Last Thursday, United States Defense Secretary James Mattis testified before the House Appropriations Committee and asked Congress to pass the Pentagon’s budget. He also answered some questions of the reps as they pertained to other things.
One of them was North Korea.
Rep. Tim Ryan specifically asked the former U.S. Marine Corps general about a potential war with North Korea.
“Mad Dog” didn’t pull any punches.
“I would suggest that we will win. It will be a war more serious in terms of human suffering than anything we’ve seen since 1953,” he said.
“It will involve massive shelling of an ally’s capital, which is one of the most densely packed cities on earth. It would be a war that fundamentally we don’t want [but] we would win at great cost.”
Watch these comments and more in this bookmarked clip:
Here’s a little bit more context (you could also call them “twists”?) …
South Korea, per their president Moon Jae-in, doesn’t really want Washington meddling as much anymore in their ongoing fight against the threat to their immediate north (via The New York Times):
Mr.
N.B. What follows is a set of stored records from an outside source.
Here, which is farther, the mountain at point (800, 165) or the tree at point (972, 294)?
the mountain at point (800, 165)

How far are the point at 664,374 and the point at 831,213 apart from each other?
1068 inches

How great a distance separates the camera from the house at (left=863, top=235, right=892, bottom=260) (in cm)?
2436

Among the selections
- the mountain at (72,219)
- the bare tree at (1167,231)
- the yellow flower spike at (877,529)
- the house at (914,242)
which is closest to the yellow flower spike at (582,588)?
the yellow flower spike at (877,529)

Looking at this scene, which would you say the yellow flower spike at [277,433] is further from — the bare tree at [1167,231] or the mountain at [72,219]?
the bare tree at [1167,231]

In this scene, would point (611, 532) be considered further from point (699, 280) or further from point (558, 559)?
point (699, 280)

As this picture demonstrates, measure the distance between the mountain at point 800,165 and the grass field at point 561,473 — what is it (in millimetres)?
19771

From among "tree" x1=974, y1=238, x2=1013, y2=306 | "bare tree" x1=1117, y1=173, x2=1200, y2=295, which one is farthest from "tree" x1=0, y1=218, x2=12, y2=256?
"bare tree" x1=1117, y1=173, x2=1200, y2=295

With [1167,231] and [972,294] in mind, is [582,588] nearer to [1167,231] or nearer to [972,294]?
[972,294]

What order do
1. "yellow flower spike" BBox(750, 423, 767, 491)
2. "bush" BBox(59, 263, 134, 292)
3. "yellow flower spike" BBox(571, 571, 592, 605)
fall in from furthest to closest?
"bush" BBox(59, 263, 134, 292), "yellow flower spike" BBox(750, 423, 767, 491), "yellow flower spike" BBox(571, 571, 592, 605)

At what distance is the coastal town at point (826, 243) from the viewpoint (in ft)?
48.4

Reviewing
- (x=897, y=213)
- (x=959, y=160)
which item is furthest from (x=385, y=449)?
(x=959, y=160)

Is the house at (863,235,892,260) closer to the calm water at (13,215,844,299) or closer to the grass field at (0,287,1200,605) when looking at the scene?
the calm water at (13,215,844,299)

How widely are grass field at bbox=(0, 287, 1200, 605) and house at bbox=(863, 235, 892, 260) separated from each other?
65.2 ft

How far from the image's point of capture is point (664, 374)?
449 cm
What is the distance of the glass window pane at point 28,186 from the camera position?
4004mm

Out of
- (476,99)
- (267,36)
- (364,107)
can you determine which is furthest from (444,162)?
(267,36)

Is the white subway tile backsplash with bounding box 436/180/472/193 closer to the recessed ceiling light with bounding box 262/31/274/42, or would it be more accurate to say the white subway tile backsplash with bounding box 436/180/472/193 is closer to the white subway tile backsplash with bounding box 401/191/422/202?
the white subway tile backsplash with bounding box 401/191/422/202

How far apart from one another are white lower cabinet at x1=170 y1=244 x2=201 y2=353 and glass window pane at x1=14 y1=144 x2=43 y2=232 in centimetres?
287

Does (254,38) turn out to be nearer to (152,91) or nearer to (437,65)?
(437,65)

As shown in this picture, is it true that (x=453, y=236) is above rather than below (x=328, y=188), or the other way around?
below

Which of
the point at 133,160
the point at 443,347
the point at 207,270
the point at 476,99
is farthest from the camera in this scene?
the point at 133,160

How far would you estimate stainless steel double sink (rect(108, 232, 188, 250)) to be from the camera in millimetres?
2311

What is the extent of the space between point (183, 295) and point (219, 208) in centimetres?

Moon has called himself “America’s friend,” grateful that the United States protected South Korea from communism and supported its economic growth and democratization. The alliance with Washington is “a pillar of our diplomacy,” he said in an interview on the eve of Ms. Park’s court-ordered ouster.
But he also said in a recently published book that South Korea should learn to “say no to the Americans.”
Then there’s Washington itself — i.e. the White House. And China.
While I greatly appreciate the efforts of President Xi & China to help with North Korea, it has not worked out. At least I know China tried!
— Donald J. Trump (@realDonaldTrump) June 20, 2017
China is North Korea’s only major trading partner (their back-and-forth actually increased in the early part of this year) but there has been nothing out of Beijing to indicate they’re threatening any economic sanctions against Pyongyang.
Which is to say, put all of these elements together and it’s truly anyone’s guess whether existing tensions turns into a real military conflict.